Our local Foodland had Kent pumpkins on sale for 49 cents a kilo, which is the cheapest I have seen this year, so I stopped by and grabbed one. They were larger than I had anticipated, and I bought the smallest, which was a massive 4.7 kilos for the low, low, price of $2.31.
But what to do with such a huge pumpkin? 4.7 kg is a lotta punkin soup!
The first thing I did was to cut The Great Pumpkin in half, and scoop his guts out:
Half went straight into the oven to roast, at about 180 degrees. Don’t peel it, just chuck it in and roast it until you can poke a fork in it. If you still want the pumpkin to have the sweetness of roasting, but to have a firmer texture, then roast until the fork sticks in but meets resistance. If you want it nice and soft for a soup, the fork should slide in easily.
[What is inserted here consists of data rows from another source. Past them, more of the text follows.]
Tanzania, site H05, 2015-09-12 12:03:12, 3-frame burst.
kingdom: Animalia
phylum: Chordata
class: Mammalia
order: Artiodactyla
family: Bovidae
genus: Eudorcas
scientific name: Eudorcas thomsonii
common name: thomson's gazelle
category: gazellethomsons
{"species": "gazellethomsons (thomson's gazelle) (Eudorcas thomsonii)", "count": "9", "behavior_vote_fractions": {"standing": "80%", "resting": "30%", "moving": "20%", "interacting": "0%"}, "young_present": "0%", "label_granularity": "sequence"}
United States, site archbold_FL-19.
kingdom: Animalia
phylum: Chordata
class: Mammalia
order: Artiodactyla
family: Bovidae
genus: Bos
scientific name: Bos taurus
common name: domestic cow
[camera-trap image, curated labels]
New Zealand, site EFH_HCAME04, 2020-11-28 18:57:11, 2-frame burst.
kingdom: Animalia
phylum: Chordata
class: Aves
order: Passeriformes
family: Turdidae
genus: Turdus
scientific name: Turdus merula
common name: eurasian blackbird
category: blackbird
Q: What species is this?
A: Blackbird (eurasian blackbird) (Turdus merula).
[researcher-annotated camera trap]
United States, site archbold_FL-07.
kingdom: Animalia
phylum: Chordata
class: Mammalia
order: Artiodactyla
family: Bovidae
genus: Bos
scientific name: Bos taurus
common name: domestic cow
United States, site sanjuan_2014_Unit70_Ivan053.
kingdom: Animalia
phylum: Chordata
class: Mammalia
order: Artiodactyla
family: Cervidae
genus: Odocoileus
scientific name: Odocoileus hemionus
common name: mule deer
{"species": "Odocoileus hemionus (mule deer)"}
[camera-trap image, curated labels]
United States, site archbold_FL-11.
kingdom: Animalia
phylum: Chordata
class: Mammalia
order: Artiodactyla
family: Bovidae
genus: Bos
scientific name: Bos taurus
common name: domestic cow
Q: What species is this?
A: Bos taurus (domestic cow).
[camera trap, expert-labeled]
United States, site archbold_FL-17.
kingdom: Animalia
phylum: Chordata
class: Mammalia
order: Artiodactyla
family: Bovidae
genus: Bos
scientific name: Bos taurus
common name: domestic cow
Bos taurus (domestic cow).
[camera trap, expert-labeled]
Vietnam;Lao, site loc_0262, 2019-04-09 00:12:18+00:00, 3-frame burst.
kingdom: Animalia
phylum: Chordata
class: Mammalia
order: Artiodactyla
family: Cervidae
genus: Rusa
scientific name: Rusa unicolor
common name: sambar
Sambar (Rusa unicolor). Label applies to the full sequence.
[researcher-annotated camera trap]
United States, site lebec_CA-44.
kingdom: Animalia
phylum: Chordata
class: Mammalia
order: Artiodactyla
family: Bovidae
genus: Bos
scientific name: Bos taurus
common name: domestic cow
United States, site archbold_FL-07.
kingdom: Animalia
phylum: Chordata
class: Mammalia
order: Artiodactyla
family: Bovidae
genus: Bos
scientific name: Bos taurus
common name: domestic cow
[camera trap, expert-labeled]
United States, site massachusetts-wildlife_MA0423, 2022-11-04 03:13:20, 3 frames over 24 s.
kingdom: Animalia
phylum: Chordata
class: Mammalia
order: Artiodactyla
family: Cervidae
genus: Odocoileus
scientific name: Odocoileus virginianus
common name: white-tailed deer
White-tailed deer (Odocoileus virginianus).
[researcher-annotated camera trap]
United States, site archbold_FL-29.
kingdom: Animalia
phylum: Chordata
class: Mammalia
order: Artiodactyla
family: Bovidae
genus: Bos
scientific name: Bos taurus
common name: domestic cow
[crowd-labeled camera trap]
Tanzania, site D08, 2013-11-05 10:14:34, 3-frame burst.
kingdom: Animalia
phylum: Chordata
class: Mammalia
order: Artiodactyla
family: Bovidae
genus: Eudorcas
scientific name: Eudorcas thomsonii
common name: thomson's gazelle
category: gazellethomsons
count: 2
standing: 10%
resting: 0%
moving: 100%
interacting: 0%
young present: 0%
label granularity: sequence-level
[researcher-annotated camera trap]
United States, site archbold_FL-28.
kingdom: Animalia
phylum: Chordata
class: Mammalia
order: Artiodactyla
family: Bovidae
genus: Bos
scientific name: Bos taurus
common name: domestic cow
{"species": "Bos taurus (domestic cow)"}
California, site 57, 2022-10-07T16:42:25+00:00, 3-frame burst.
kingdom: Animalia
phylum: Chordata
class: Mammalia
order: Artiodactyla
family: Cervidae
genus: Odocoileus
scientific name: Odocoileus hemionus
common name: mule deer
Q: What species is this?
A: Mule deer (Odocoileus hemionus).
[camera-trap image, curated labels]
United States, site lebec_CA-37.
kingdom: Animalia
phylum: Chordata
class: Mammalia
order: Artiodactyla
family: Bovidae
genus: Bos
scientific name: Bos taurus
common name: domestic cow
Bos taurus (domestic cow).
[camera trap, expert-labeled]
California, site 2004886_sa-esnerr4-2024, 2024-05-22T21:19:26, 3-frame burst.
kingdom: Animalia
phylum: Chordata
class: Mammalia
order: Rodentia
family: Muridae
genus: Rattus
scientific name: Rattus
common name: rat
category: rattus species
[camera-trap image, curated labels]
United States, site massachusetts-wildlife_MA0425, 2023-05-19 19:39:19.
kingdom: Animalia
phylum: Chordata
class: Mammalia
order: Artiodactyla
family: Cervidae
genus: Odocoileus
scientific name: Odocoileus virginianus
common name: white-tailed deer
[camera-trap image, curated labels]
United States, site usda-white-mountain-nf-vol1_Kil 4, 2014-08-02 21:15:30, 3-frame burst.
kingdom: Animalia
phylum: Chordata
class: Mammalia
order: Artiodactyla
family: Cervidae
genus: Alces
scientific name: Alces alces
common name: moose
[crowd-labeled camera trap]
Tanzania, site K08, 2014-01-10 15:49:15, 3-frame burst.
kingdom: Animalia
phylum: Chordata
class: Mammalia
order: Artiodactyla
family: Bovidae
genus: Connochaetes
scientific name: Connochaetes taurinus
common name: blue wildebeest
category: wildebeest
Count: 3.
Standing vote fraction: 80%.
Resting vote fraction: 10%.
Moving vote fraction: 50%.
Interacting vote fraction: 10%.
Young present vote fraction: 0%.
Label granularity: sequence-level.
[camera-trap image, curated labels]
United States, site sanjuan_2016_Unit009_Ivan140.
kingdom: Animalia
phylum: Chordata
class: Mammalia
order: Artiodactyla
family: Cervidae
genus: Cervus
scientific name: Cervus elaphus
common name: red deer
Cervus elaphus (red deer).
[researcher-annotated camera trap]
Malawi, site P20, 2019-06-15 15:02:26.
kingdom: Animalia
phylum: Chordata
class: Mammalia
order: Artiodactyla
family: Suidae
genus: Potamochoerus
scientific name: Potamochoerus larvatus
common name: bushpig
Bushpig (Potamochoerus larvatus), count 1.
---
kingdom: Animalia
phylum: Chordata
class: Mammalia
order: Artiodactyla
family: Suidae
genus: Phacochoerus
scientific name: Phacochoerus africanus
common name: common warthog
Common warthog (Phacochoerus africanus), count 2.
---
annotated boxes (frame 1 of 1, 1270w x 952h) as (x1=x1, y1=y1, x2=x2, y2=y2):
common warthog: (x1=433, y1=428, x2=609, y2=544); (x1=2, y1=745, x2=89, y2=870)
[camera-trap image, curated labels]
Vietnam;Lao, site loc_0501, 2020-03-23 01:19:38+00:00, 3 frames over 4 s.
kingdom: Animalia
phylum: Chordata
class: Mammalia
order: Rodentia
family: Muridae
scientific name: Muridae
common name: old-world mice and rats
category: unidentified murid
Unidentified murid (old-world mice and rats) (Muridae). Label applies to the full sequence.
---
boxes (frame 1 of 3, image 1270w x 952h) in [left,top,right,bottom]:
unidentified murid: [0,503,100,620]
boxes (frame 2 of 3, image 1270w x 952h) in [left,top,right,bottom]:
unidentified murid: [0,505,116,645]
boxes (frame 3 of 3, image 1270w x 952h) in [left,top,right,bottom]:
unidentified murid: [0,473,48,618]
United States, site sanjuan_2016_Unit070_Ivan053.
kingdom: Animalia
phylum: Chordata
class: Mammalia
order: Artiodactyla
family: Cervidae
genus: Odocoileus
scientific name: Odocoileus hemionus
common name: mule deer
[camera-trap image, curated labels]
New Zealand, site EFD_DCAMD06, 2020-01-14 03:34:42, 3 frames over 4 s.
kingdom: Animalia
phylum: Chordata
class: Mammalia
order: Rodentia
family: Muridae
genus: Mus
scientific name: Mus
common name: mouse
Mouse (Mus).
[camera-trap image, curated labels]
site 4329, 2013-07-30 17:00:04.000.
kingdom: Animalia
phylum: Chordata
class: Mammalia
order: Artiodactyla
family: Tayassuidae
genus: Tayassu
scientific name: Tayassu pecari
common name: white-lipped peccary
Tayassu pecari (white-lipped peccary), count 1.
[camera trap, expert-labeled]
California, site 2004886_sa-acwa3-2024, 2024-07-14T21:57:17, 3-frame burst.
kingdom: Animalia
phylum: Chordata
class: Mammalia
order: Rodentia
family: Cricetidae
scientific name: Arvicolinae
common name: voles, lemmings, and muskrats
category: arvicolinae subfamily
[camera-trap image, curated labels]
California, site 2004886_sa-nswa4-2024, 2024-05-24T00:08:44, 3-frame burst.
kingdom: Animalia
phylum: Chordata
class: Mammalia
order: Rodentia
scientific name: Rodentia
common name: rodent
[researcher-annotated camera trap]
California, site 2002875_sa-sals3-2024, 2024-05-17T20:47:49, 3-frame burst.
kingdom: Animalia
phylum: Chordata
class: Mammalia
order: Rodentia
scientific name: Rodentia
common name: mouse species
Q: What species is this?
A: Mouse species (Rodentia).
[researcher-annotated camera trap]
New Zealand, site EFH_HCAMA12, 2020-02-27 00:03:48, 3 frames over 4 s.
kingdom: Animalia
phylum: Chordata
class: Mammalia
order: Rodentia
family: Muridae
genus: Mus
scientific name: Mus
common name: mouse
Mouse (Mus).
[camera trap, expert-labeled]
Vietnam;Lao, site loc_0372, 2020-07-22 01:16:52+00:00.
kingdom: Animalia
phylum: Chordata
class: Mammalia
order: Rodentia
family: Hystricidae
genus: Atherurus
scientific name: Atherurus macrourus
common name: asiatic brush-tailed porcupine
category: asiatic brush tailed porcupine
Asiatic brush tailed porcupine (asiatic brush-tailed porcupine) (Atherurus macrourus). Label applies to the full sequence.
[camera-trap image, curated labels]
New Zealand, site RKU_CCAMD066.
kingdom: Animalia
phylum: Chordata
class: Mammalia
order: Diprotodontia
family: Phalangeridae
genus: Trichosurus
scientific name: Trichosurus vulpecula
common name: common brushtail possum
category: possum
But before you do that, make sure you remove the seeds, and rinse them well to remove most of the pumpkin guts that clings to them. Let them drain a bit (don’t worry about it too much), and then place them on a tray lined with baking paper:
Then, while you are roasting the pumpkin, you can also roast the seeds. I drizzle a little olive oil (about a teaspoon) over them before I put them in the oven, and roast for about fifteen minutes, or until they look like this:
Now normally when they reach this stage, I have just enough time to warn the family that they will burn themselves, and throw a shake of sea salt over them, before they vanish. This time however, I suggested we toss them with popcorn and eat them while watching The Empire Strikes Back. Because nerds. There was hearty assent, and they managed to last about an hour. Roasting pumpkin seeds is a way to turn something that would ordinarily go into the compost into a free and healthy snack, and these are a great favourite with my family.
But what to do with the rest of The Great Pumpkin? I still had half the pumpkin, or roughly 2.5 kg of this thing left to use up, and I had no room in the fridge. I peeled and cut it into chunks, leaving about an eighth of it to go into the crisper for another day. The chunks were placed into the steamer and steamed until I could mush it with a spoon, like so:
I then bagged it up into 1/2 cup lots for the freezer. I will use this for myriad recipes, including muffins, pumpkin bread, pumpkin pie, and one of my all time favourite Budget Bytes recipes, Pumpkin Pie Baked Oatmeal. By freezing it into clearly labelled metric measures, I quickly know how much I will need to thaw for a given recipe.
Finally, when the roasted pumpkin came out of the oven, I used it to make a roasted pumpkin spiced dip for a BBQ the next day, and a roast pumpkin and cumin soup. I’ll post recipes for those tomorrow.
And that, my friends, is how you knock off The Great Pumpkin. Piece by piece.